November 1st – December 9th, 2019

In Wendy Artin’s new exhibition, Révèle, the American artist explores absence, beauty and the corporeal in her representation of the human form. This exhibition brings together 57 pieces in watercolour, charcoal and chalk on white or brown paper capturing both live models and statues, all caught in a fleeting glance that belies stunning craft. The work reflects an ongoing conversation around stone and flesh that Artin has pursued as one of the world’s most brilliant watercolourists, while pushing her into new technical achievements.

“Artin’s work oscillates between the effortless grace of the human body asked not to move and the stillness of marble that craves to move,” says André Aciman, author of Call Me By Your Name. The collection also includes stunning watercolours of summer figs and peaches, which Artin captures in all their juicy decadent flesh. “If you thought the peach in Call Me By Your Name was hot, check out Wendy Artin’s,” says says Aciman. In his latest book Find Me, he also shares an appreciation with Artin for the most ambrosial fruit of all, the fig.

In Révèle, Artin shows fragments of the human body, allowing the viewer to imagine the rest. The light chalk or brushwork adds to our sense of a fleeting glimpse, caught in time. “Having the information be just barely there, almost there, or suggested, allows for breath, for relief,” says Artin. “The space to breathe has always been for me the white of the paper,” she says. “Using brown paper instead meant doing something different. I wanted them to look as if they had just happened, like, poof! The white chalk barely grazing the surface before flitting off again, like pollen.”
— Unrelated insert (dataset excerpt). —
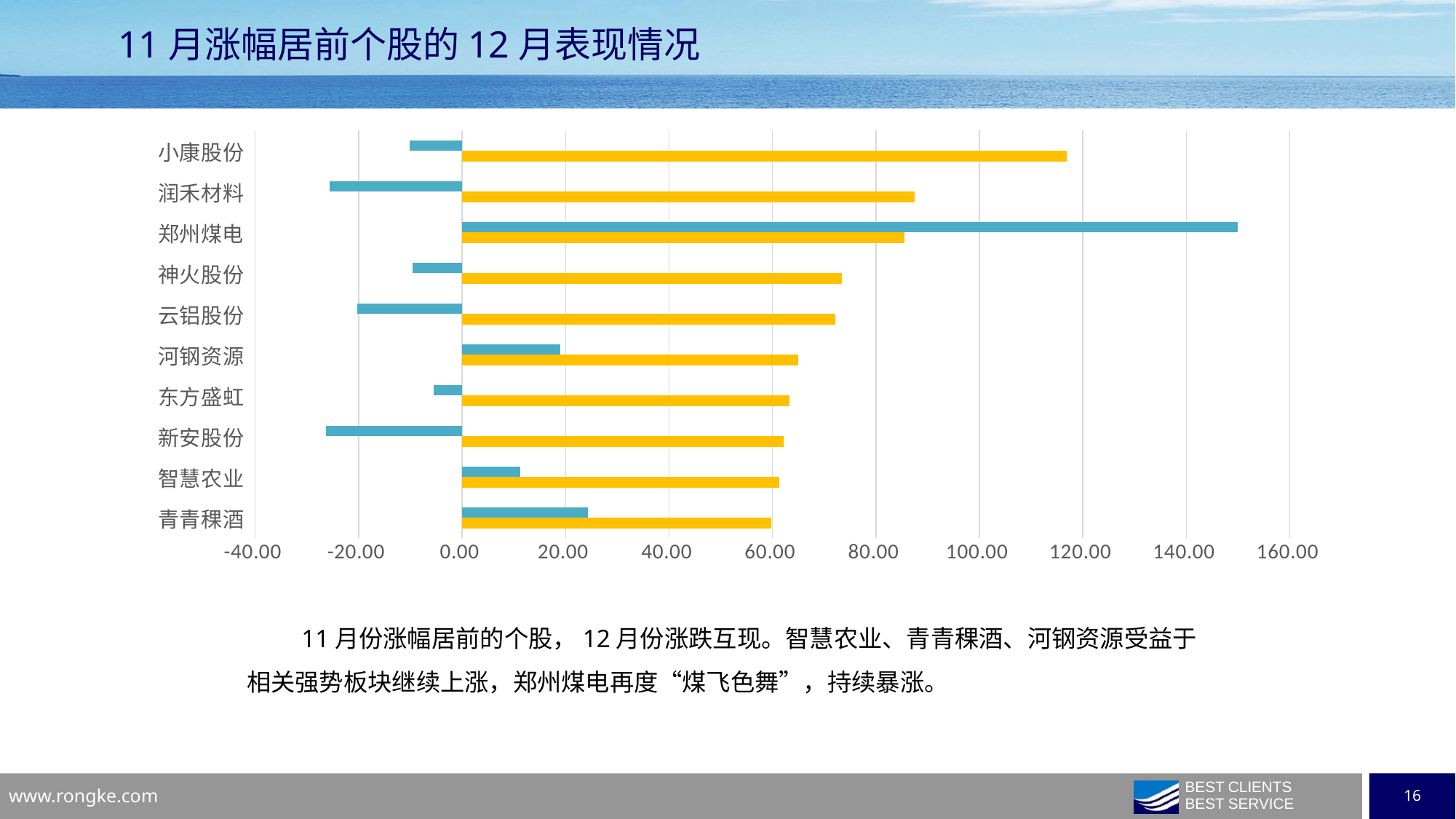
What is the title of the slide containing the chart? 11 月涨幅居前个股的 12 月表现情况 Is the blue bar value for 郑州煤电 greater or less than 140.00? greater Which stock has the longest blue bar? 郑州煤电 How many stocks (categories) are listed on the chart? 10 Which stock has the larger blue bar value, 青青稞酒 or 智慧农业? 青青稞酒 What two colours are used for the bars in the chart? blue and yellow Is the blue bar value for 润禾材料 greater or less than -20.00? less For 郑州煤电, which bar is longer, the blue one or the yellow one? the blue one What kind of chart is shown on the slide? bar chart Is the blue bar value for 河钢资源 greater or less than 0.00? greater Which stock has the longest yellow bar? 小康股份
Fragments reveal, give meaning, beauty, perhaps unease. Here the human body is present in all its pulsating life, its joy and fragility. The live models are in voluptuous poses, sprawled out after merriment and bacchanal. “They’re a celebration of our round bodies, velvety torsos, our smooth skin reflecting who we are in all our lovable fascinating seductive selves. All too often hung shamefully in the bedroom or bathroom, we need to liberate the nude,”Artin says.

Artin lives with her family in Rome. The once upon a time nomad arrived there 25 years ago, where she would start a rock collection in hopes of weighing her down to one spot. “I still think about those rocks when I think of the materials that I use. The rocks are the chalk and the charcoal. Watercolour is like flesh, while charcoal and chalk are hard and cold, but give the illusion of light and depth and warmth,” she says.

The Eternal City provides one side of the coin in the fountain for Artin, with its classicism and its eloquent light being a constant companion.

And if nudes can cause the eye to avert, statues invite closer inspection. With all Artin’s work, the viewer is drawn in and up close rewarded: the illusion vanishing into the abstraction of chalk dust or the residue of pigment from watercolour evaporated. “Stone imitates flesh in statues, and then again once removed is the watercolor or charcoal imitating the light on the stone that imitates flesh,” she said.

Statues and live models, motion and stillness, anatomy and light, fragments asking questions of absences, Artin’s latest exhibition will please her current admirers and surely bring her new fans.